## The problem
Rewrite the lines from the start through the line containing "<instances>", putting "provide" in place of "return" and keeping everything else unchanged.

## Entries shown
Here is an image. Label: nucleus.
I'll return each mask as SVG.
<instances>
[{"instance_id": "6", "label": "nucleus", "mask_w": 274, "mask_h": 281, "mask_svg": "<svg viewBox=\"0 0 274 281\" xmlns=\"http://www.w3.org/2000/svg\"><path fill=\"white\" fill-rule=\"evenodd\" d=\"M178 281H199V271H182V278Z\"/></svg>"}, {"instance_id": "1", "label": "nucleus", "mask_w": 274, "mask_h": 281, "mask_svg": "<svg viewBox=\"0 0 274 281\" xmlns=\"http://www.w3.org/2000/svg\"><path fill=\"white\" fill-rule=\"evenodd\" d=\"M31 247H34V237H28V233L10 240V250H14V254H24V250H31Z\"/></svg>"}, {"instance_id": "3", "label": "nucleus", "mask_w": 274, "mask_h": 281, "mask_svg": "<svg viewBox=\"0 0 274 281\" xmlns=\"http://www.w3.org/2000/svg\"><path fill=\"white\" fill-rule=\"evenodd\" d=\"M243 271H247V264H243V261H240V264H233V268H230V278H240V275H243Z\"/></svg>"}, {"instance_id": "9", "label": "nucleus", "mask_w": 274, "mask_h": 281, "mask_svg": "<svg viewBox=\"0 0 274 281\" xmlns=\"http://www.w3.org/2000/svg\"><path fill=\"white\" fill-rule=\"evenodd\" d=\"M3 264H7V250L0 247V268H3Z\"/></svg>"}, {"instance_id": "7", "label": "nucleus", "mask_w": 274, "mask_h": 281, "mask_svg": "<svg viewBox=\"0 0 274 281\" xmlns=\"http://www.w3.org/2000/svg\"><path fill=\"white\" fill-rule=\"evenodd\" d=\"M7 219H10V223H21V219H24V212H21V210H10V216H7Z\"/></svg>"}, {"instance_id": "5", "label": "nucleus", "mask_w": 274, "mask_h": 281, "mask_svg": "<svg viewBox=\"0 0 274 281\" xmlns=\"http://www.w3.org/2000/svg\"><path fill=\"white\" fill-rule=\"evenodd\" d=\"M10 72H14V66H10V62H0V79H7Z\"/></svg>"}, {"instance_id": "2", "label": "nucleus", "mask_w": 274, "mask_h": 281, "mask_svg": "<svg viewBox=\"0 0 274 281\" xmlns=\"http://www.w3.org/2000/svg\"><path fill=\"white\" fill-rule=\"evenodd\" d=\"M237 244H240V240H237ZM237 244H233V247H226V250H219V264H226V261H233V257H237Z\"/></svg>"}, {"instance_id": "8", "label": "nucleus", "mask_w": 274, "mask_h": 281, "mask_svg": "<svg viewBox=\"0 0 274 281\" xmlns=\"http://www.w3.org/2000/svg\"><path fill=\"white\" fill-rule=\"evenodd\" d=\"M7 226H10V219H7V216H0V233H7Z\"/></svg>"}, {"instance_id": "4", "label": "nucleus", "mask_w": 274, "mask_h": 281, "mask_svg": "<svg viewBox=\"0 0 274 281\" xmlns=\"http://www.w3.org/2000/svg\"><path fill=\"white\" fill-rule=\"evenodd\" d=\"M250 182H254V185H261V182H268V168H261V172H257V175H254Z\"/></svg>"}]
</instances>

## Written response
Here is an image. Label: nucleus.
I'll provide each mask as SVG.
<instances>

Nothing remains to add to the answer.